A class dimension to the Völkerwanderung is something that I think might be important, because I recall reading archaeologists noting how robust and tall the Lombards who entered Italy in the 6th and 7th centuries were on average. In the work I had read this was interpreted naturally as an ethnic difference, as the Germans were a larger folk than the local proto-Italians. But if there was this class bias in migration then the size difference has a more natural explanation: the malnourished majority of the German population never emigrated, rather, it was the hale and robust warrior elite who show up in post-Roman states. But there’s a bigger issue here, and that’s the point that pre-modern elites viewed wealth through their own lenses as rentier thugs. In The Fall of Rome: And the End of Civilization Bryan Ward-Perkins emphasizes that the collapse of the Roman Empire did result in a social and economic regress. The data from Britain for example shows that air pollution because of industrial economic activity (broadly construed) did not reach the levels of the Roman period until the 18th century! In Empires and Barbarians the author also agrees that the Roman Empire was wealthier than the barbarian lands to their north and east, and in particular that the German dominated Jastrow and post-Jastrow societies practiced an extensive form of low productivity (per unit of land) agriculture which made their conquest economically a losing proposition for the Roman Empire. And naturally the relatively low per unit economic productivity of the German heartland resulted in fewer rents for its local elite.

And yet set against this we have the arguments in works such as A Farewell to Alms which assume as a default model that the median human in all societies from the emergence of humanity until 1800 was poor. Caught in the “Malthusian trap,” whereby gains in productivity were always swallowed up by population increase. This perspective gains some support from Contours of the World Economy 1-2030 AD. Before 1800 the differences in median wealth across regions is marginal, with the largest gaps being 50%, and 10-20% more typical. From our modern perspective everyone was caught in the Malthusian trap, on average, though some were marginally more well off than others.

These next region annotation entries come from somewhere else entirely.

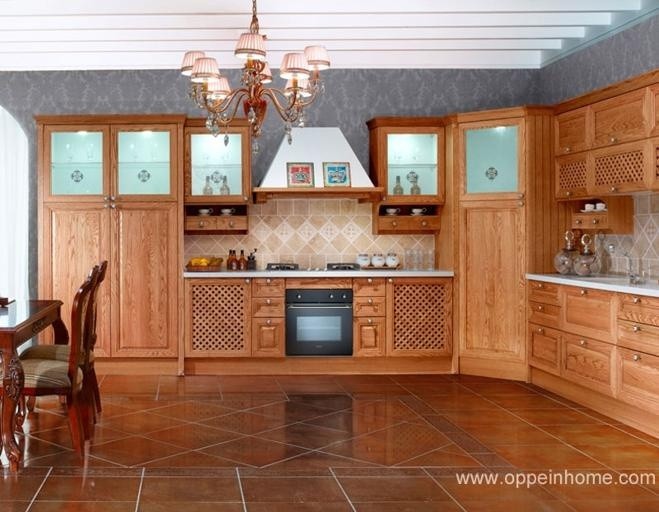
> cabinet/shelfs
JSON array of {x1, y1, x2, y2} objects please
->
[
  {"x1": 387, "y1": 277, "x2": 452, "y2": 376},
  {"x1": 372, "y1": 204, "x2": 441, "y2": 235},
  {"x1": 182, "y1": 277, "x2": 251, "y2": 376},
  {"x1": 366, "y1": 115, "x2": 447, "y2": 205},
  {"x1": 353, "y1": 278, "x2": 386, "y2": 375},
  {"x1": 250, "y1": 278, "x2": 287, "y2": 377},
  {"x1": 552, "y1": 68, "x2": 659, "y2": 201},
  {"x1": 36, "y1": 113, "x2": 183, "y2": 199},
  {"x1": 567, "y1": 195, "x2": 635, "y2": 238},
  {"x1": 613, "y1": 293, "x2": 659, "y2": 440},
  {"x1": 561, "y1": 284, "x2": 614, "y2": 419},
  {"x1": 445, "y1": 105, "x2": 572, "y2": 385},
  {"x1": 527, "y1": 280, "x2": 560, "y2": 395},
  {"x1": 37, "y1": 200, "x2": 183, "y2": 375},
  {"x1": 184, "y1": 202, "x2": 252, "y2": 237},
  {"x1": 183, "y1": 115, "x2": 254, "y2": 205}
]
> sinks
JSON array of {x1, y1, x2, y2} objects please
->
[{"x1": 573, "y1": 274, "x2": 630, "y2": 287}]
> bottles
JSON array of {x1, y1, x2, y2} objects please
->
[
  {"x1": 227, "y1": 248, "x2": 247, "y2": 272},
  {"x1": 394, "y1": 175, "x2": 403, "y2": 196},
  {"x1": 410, "y1": 174, "x2": 421, "y2": 195},
  {"x1": 203, "y1": 176, "x2": 213, "y2": 195},
  {"x1": 220, "y1": 176, "x2": 230, "y2": 195},
  {"x1": 246, "y1": 252, "x2": 257, "y2": 271}
]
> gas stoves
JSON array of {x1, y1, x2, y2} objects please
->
[{"x1": 266, "y1": 262, "x2": 360, "y2": 271}]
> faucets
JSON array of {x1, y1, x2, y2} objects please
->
[{"x1": 621, "y1": 248, "x2": 636, "y2": 280}]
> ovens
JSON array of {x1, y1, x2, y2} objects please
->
[{"x1": 285, "y1": 288, "x2": 353, "y2": 356}]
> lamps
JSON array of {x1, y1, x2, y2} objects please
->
[{"x1": 176, "y1": 0, "x2": 332, "y2": 146}]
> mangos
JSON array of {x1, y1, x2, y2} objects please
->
[{"x1": 190, "y1": 258, "x2": 223, "y2": 266}]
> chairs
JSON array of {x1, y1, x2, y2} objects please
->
[
  {"x1": 0, "y1": 263, "x2": 100, "y2": 458},
  {"x1": 14, "y1": 258, "x2": 109, "y2": 431}
]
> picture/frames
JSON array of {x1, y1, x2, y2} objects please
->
[
  {"x1": 286, "y1": 162, "x2": 315, "y2": 188},
  {"x1": 322, "y1": 162, "x2": 351, "y2": 189}
]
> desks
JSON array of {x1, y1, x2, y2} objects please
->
[{"x1": 0, "y1": 299, "x2": 70, "y2": 474}]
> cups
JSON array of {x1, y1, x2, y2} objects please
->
[
  {"x1": 198, "y1": 208, "x2": 213, "y2": 213},
  {"x1": 596, "y1": 203, "x2": 606, "y2": 210},
  {"x1": 584, "y1": 203, "x2": 595, "y2": 210},
  {"x1": 221, "y1": 208, "x2": 236, "y2": 213},
  {"x1": 411, "y1": 208, "x2": 428, "y2": 213},
  {"x1": 405, "y1": 248, "x2": 436, "y2": 272},
  {"x1": 385, "y1": 207, "x2": 401, "y2": 213}
]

But it isn’t the average difference which matters, it is the aggregate whereby you calculate total wealth in a political order. By that measure, even if the Roman peasant was no more well off (or even less well off!) than the average peasant on the Baltic, the high population density of the Roman political order was extremely beneficial to any rentier elite seeking to capture or extract surplus productivity from these teeming masses. In a pre-modern political order poverty may have been a permanent feature of the lives of most, but the configuration and implementation of subsistence and the distribution and flow of goods above subsistence were of the essence. It is much easier for men with swords to steal from densely settled agriculturalists than nomads or slash & burn cultivators. The Roman peasant may not have been wealthier than the German peasant, but the Roman aristocrat of the 4th century lived a life of glamorous opulence in relation to the German warlord. Similarly, the Chinese peasant may not have been wealthier than the cultivators who lived beyond the frontier in 16th century Manchuria, but the Manchu dynasty fell into orders of magnitude more wealth after they toppled the Ming because they captured the much richer flow of rents.

The narrative of Empires and Barbarians is much denser than the above, and the analytical framework more sophisticated. But I think it is critical to emphasize why ancient barbarian elites were so keen on conquering civilized states, and why there seems to have been less mass migration of the peasantry. In the modern world when we think of differences between societies in regards to wealth, complexity or glory, we consider the median man on the street. This would tell us little for most of human history, rather, we would have to focus on the top 10% to truly get a sense of the difference, and in particular the top 1%. To a great extent civilization has been a racket which operates to the benefit of the tiny elite by making rent-seeking much more efficient.